Excerpted data:
-- Opening Marker --

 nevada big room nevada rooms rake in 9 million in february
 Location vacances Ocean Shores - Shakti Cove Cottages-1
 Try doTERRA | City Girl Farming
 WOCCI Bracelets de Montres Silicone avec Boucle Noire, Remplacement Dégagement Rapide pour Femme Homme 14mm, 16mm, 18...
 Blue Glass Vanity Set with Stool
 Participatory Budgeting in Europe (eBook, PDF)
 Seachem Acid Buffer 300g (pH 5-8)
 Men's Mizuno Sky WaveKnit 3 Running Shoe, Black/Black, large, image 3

-- Closing Marker --
-- Opening Marker --

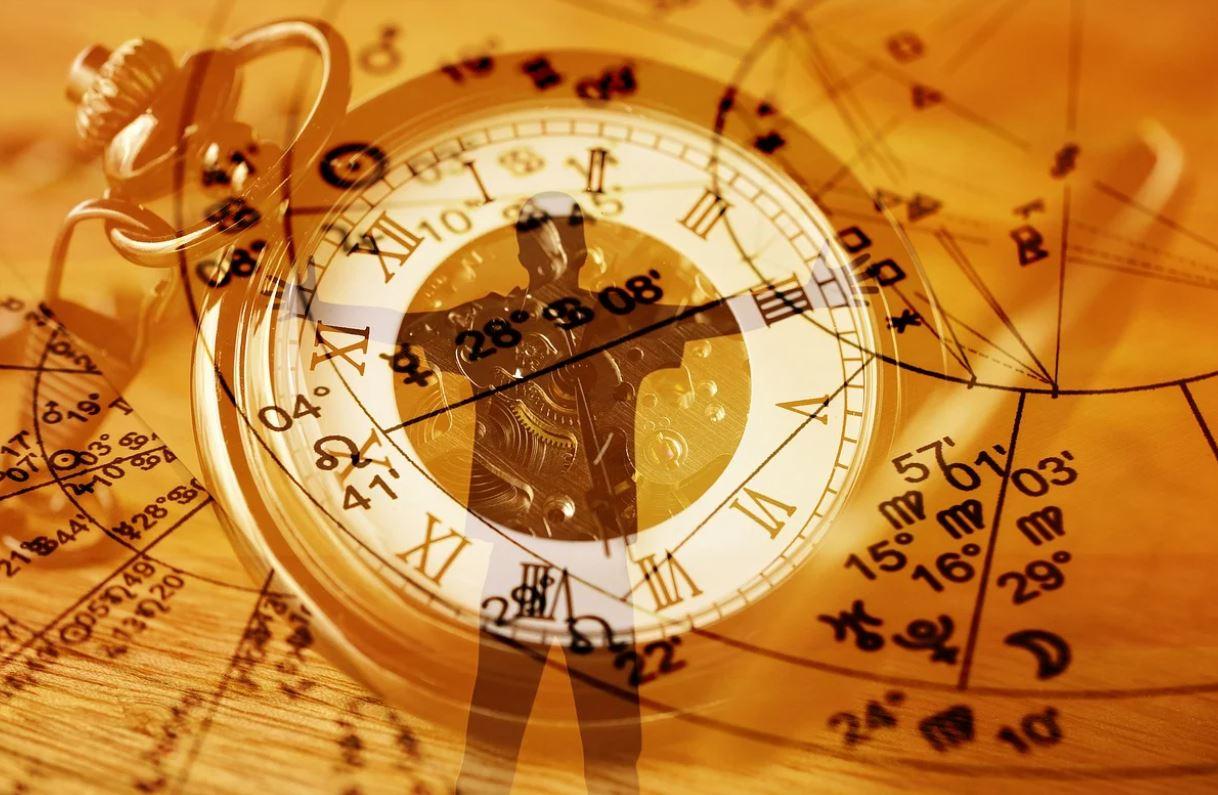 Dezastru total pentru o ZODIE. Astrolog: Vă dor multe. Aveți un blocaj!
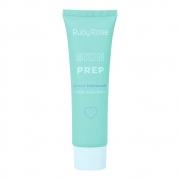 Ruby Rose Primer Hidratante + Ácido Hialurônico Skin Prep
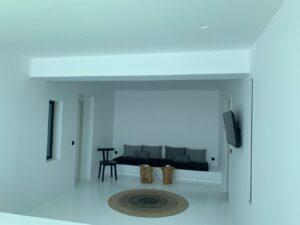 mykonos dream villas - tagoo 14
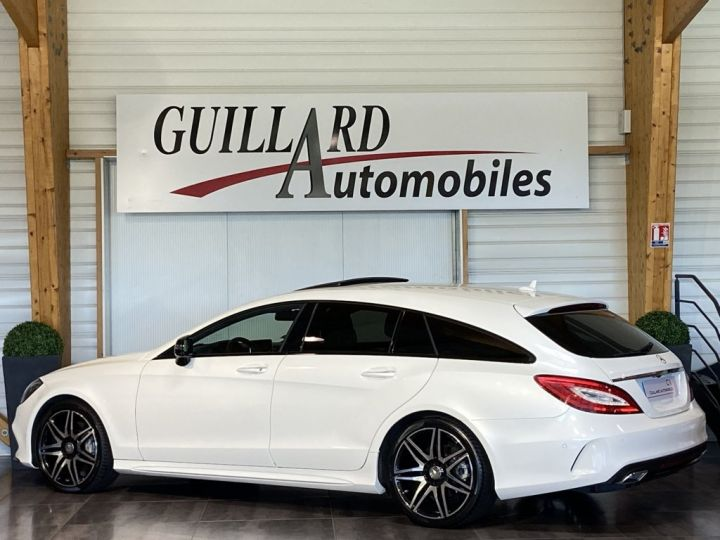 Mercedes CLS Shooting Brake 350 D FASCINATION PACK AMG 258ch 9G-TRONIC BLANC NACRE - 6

-- Closing Marker --

What this task involves: Please give back, exactly as it stands above, the stretch from the line with "Seachem Acid Buffer 300g (pH 5-8)" through the line with "Men's Mizuno Sky", and no line outside it.

Result:
 Seachem Acid Buffer 300g (pH 5-8)
 Men's Mizuno Sky WaveKnit 3 Running Shoe, Black/Black, large, image 3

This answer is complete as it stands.